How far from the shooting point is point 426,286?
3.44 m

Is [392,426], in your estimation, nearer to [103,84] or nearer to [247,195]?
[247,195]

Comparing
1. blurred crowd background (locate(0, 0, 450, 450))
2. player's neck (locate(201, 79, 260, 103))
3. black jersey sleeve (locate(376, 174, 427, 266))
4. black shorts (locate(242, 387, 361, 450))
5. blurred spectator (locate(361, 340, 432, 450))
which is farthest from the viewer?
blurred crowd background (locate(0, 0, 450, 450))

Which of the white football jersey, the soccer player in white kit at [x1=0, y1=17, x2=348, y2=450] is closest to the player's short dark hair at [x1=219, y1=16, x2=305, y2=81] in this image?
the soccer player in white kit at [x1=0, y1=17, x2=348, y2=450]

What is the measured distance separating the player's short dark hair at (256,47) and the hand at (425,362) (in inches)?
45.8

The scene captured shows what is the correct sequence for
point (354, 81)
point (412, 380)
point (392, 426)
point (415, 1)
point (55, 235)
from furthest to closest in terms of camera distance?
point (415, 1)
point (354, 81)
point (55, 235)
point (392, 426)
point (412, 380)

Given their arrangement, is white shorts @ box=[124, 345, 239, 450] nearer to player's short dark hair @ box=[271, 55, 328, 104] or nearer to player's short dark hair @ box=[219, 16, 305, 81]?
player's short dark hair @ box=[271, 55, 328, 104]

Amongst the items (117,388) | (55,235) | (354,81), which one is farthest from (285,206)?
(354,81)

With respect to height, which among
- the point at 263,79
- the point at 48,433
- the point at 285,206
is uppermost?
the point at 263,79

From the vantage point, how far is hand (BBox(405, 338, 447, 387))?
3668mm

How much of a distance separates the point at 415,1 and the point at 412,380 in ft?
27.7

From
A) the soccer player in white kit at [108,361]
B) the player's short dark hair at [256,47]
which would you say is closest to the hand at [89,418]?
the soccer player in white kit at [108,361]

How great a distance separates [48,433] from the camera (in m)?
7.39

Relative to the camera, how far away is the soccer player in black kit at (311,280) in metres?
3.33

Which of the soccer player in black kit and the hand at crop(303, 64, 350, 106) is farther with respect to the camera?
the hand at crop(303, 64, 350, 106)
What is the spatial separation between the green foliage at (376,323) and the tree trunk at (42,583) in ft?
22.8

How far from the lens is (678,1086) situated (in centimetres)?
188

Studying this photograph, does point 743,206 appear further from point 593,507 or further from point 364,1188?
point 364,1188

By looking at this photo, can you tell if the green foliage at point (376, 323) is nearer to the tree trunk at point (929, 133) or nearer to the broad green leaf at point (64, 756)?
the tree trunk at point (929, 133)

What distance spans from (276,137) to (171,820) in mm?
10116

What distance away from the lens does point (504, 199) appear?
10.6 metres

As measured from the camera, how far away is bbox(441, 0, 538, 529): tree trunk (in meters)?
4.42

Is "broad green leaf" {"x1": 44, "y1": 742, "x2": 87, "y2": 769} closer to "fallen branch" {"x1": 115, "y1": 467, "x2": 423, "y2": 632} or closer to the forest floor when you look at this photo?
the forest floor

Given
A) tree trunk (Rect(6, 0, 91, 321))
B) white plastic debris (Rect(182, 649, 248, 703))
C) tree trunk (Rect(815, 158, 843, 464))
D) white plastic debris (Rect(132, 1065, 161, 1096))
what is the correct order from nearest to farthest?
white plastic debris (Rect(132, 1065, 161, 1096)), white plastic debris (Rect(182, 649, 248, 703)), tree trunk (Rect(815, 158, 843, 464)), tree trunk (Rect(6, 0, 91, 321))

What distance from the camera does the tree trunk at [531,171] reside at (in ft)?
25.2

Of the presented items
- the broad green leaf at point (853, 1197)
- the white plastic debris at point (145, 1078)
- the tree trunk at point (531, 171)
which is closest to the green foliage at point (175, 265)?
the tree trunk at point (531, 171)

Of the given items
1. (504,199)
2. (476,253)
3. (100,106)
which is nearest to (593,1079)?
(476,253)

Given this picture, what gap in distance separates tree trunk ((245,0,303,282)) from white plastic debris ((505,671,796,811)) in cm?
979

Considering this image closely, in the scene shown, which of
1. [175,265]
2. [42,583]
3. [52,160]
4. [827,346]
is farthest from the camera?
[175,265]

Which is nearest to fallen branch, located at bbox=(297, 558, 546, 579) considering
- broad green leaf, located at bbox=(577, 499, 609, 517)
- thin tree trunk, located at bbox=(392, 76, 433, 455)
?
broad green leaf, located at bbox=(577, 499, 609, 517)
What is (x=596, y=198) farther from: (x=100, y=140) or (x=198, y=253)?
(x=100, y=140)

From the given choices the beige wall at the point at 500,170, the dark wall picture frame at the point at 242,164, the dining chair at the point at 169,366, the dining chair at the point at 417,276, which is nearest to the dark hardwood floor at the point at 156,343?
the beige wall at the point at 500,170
━━━━━━━━
§ GIVEN TASK:
Copy all of the material above line for line, without changing a single character.

§ RESPONSE TO THE TASK:
How far from the shooting point is point 426,286?
3.44 m

Is [392,426], in your estimation, nearer to [103,84] or nearer to [247,195]?
[247,195]

Comparing
1. blurred crowd background (locate(0, 0, 450, 450))
2. player's neck (locate(201, 79, 260, 103))
3. black jersey sleeve (locate(376, 174, 427, 266))
4. black shorts (locate(242, 387, 361, 450))
5. blurred spectator (locate(361, 340, 432, 450))
which is farthest from the viewer?
blurred crowd background (locate(0, 0, 450, 450))

Which of the white football jersey, the soccer player in white kit at [x1=0, y1=17, x2=348, y2=450] is closest to the player's short dark hair at [x1=219, y1=16, x2=305, y2=81] in this image?
the soccer player in white kit at [x1=0, y1=17, x2=348, y2=450]

What is the measured distance separating the player's short dark hair at (256,47) and the hand at (425,362) (in inches)?
45.8

The scene captured shows what is the correct sequence for
point (354, 81)
point (412, 380)
point (392, 426)
point (415, 1)
point (55, 235)
from furthest to closest in terms of camera distance?
point (415, 1)
point (354, 81)
point (55, 235)
point (392, 426)
point (412, 380)

Given their arrangement, is white shorts @ box=[124, 345, 239, 450] nearer to player's short dark hair @ box=[271, 55, 328, 104] or nearer to player's short dark hair @ box=[219, 16, 305, 81]?
player's short dark hair @ box=[271, 55, 328, 104]

Amongst the items (117,388) | (55,235) | (354,81), which one is farthest from (285,206)?
(354,81)

With respect to height, which among
- the point at 263,79
- the point at 48,433
- the point at 285,206
is uppermost?
the point at 263,79

From the vantage point, how far is hand (BBox(405, 338, 447, 387))?
3668mm

How much of a distance separates the point at 415,1 and the point at 412,380 in ft?
27.7

From
A) the soccer player in white kit at [108,361]
B) the player's short dark hair at [256,47]
which would you say is closest to the hand at [89,418]?
the soccer player in white kit at [108,361]

How great a distance separates [48,433] from the camera (in m)?
7.39

Relative to the camera, how far away is the soccer player in black kit at (311,280) in metres?
3.33

Which of the soccer player in black kit and the hand at crop(303, 64, 350, 106) is farther with respect to the camera?
the hand at crop(303, 64, 350, 106)
What is the spatial separation between the green foliage at (376,323) and the tree trunk at (42,583) in ft?
22.8

How far from the lens is (678,1086) situated (in centimetres)?
188

Studying this photograph, does point 743,206 appear further from point 593,507 or further from point 364,1188?
point 364,1188

By looking at this photo, can you tell if the green foliage at point (376, 323) is nearer to the tree trunk at point (929, 133) or nearer to the broad green leaf at point (64, 756)?
the tree trunk at point (929, 133)

What distance spans from (276,137) to (171,820) in mm?
10116

What distance away from the lens does point (504, 199) appear?
10.6 metres

As measured from the camera, how far away is bbox(441, 0, 538, 529): tree trunk (in meters)?
4.42

Is "broad green leaf" {"x1": 44, "y1": 742, "x2": 87, "y2": 769} closer to "fallen branch" {"x1": 115, "y1": 467, "x2": 423, "y2": 632} or closer to the forest floor when you look at this photo?
the forest floor

Given
A) tree trunk (Rect(6, 0, 91, 321))
B) white plastic debris (Rect(182, 649, 248, 703))
C) tree trunk (Rect(815, 158, 843, 464))
D) white plastic debris (Rect(132, 1065, 161, 1096))
what is the correct order from nearest to farthest?
white plastic debris (Rect(132, 1065, 161, 1096)), white plastic debris (Rect(182, 649, 248, 703)), tree trunk (Rect(815, 158, 843, 464)), tree trunk (Rect(6, 0, 91, 321))

What distance from the camera does the tree trunk at [531,171] reside at (in ft)?
25.2

Of the presented items
- the broad green leaf at point (853, 1197)
- the white plastic debris at point (145, 1078)
- the tree trunk at point (531, 171)
which is closest to the green foliage at point (175, 265)?
the tree trunk at point (531, 171)

Of the given items
1. (504,199)
2. (476,253)
3. (100,106)
which is nearest to (593,1079)?
(476,253)

Given this picture, what gap in distance separates tree trunk ((245,0,303,282)) from white plastic debris ((505,671,796,811)) in cm?
979

Considering this image closely, in the scene shown, which of
1. [175,265]
2. [42,583]
3. [52,160]
4. [827,346]
is farthest from the camera?
[175,265]

Which is nearest to fallen branch, located at bbox=(297, 558, 546, 579) considering
- broad green leaf, located at bbox=(577, 499, 609, 517)
- thin tree trunk, located at bbox=(392, 76, 433, 455)
?
broad green leaf, located at bbox=(577, 499, 609, 517)
What is (x=596, y=198) farther from: (x=100, y=140) or (x=198, y=253)?
(x=100, y=140)

From the given choices the beige wall at the point at 500,170, the dark wall picture frame at the point at 242,164, the dining chair at the point at 169,366, the dining chair at the point at 417,276, which is nearest to the dark hardwood floor at the point at 156,343?
the beige wall at the point at 500,170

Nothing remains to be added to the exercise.